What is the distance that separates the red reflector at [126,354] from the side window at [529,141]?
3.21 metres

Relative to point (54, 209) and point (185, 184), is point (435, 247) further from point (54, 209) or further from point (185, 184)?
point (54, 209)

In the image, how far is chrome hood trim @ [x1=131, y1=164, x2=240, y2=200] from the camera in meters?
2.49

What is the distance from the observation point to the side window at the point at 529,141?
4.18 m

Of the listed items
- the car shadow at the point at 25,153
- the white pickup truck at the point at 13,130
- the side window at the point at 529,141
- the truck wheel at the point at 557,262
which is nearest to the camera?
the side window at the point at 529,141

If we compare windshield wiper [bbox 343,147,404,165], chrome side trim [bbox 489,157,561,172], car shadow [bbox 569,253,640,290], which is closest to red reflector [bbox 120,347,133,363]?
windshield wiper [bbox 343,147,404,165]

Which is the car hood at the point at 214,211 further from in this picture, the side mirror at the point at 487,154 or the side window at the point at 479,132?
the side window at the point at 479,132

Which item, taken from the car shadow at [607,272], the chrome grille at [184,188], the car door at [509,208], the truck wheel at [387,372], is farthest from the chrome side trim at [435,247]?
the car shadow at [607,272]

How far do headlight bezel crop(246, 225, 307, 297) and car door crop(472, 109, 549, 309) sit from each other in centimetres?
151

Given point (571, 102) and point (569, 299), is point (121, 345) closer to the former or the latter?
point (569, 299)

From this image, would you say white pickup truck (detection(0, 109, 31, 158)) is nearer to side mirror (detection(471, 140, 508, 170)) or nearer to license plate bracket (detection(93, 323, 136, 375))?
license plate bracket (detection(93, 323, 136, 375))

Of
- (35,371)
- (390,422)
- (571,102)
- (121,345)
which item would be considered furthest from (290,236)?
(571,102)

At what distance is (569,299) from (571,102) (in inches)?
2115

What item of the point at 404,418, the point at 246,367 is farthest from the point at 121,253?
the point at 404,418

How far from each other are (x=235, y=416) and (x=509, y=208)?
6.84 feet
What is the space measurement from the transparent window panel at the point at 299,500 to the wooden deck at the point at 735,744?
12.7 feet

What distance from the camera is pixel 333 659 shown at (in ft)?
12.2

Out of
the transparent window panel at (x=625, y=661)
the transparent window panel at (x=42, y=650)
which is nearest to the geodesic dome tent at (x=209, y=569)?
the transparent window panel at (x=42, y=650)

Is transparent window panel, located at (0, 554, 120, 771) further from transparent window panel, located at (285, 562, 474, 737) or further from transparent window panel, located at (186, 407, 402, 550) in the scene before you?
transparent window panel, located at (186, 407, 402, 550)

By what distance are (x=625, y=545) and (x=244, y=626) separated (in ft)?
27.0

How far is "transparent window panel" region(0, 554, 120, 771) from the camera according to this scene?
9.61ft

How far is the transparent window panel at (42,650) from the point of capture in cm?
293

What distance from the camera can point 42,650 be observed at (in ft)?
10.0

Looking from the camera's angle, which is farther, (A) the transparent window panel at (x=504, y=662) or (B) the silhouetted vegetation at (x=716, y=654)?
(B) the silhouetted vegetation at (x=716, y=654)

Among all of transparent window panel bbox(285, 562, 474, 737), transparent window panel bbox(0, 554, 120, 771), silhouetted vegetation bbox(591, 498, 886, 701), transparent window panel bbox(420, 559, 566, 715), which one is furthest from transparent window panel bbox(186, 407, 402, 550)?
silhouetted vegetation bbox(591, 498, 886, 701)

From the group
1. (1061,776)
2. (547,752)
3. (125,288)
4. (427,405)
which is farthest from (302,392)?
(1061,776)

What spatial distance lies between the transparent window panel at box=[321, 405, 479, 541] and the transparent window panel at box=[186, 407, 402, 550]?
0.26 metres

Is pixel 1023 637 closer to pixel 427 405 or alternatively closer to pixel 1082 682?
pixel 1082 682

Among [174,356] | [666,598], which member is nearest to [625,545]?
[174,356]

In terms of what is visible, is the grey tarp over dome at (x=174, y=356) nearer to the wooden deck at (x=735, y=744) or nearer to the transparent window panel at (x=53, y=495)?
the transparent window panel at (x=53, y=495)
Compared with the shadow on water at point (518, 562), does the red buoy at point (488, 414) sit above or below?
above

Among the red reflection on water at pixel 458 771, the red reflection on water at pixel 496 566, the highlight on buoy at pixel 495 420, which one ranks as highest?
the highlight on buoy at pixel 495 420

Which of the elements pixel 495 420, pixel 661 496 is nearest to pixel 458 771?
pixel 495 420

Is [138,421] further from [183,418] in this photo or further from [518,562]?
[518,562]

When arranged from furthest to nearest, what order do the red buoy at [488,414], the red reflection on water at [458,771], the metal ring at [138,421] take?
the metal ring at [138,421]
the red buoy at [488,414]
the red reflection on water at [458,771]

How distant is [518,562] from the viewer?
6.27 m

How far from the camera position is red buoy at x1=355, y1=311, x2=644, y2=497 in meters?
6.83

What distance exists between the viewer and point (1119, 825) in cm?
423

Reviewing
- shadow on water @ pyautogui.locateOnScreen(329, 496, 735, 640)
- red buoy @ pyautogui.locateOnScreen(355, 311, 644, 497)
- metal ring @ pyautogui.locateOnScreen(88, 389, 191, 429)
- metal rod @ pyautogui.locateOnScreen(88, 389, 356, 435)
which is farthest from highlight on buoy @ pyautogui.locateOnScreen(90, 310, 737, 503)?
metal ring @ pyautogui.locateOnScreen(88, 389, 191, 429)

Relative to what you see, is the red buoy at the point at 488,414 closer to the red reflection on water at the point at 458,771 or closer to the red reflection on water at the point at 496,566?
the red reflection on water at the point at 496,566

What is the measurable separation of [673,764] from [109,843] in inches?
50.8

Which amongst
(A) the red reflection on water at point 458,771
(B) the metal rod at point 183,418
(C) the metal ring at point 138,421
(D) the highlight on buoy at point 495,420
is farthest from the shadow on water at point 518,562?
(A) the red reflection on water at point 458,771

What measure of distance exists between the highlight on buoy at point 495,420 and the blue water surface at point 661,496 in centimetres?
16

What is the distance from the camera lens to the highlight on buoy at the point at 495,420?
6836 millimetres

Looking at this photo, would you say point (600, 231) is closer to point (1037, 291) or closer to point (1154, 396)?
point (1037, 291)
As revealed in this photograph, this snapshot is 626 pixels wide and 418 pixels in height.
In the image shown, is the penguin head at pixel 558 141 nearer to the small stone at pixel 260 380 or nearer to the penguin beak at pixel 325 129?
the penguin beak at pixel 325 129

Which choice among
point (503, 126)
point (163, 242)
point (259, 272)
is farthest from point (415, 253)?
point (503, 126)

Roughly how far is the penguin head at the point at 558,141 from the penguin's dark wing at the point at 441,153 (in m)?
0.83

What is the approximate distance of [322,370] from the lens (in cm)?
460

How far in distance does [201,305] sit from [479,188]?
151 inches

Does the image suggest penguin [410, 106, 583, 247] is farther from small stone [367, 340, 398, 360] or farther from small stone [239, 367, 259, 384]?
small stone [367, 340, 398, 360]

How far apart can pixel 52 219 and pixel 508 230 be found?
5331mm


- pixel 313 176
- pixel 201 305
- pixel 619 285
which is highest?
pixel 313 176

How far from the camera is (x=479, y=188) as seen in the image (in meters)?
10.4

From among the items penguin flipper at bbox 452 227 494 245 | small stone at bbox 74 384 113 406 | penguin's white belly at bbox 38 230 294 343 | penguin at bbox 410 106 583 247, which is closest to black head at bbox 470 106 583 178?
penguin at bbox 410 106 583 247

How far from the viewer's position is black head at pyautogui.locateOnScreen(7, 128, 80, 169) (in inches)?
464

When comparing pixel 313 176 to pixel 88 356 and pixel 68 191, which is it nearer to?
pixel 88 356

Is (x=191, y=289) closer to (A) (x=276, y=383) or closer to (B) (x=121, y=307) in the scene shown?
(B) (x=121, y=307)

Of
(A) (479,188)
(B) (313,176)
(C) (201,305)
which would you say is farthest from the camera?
* * *
[Exercise goal] Retype the rows word for word, from the line that contains "Which choice among" through the final line of the rows.

[Task answer]
Which choice among
point (503, 126)
point (163, 242)
point (259, 272)
is farthest from point (415, 253)?
point (503, 126)

Roughly how far is the penguin head at the point at 558,141 from the penguin's dark wing at the point at 441,153 (in m)?
0.83

What is the approximate distance of [322,370] from the lens (in cm)?
460

How far in distance does [201,305] sit from [479,188]?
151 inches

Does the image suggest penguin [410, 106, 583, 247] is farther from small stone [367, 340, 398, 360] or farther from small stone [239, 367, 259, 384]?
small stone [367, 340, 398, 360]

How far apart can pixel 52 219 and pixel 508 230 be found?
5331mm


- pixel 313 176
- pixel 201 305
- pixel 619 285
which is highest?
pixel 313 176

How far from the camera is (x=479, y=188) as seen in the image (in meters)?
10.4

From among the items penguin flipper at bbox 452 227 494 245 | small stone at bbox 74 384 113 406 | penguin's white belly at bbox 38 230 294 343 | penguin at bbox 410 106 583 247, which is closest to black head at bbox 470 106 583 178?
penguin at bbox 410 106 583 247

How far from the viewer's position is black head at pyautogui.locateOnScreen(7, 128, 80, 169) (in inches)?
464

When comparing pixel 313 176 to pixel 88 356 and pixel 68 191, which is it nearer to?
pixel 88 356

Is (x=191, y=289) closer to (A) (x=276, y=383) or closer to (B) (x=121, y=307) in the scene shown?
(B) (x=121, y=307)

Of
(A) (479,188)
(B) (313,176)
(C) (201,305)
which would you say is farthest from the camera?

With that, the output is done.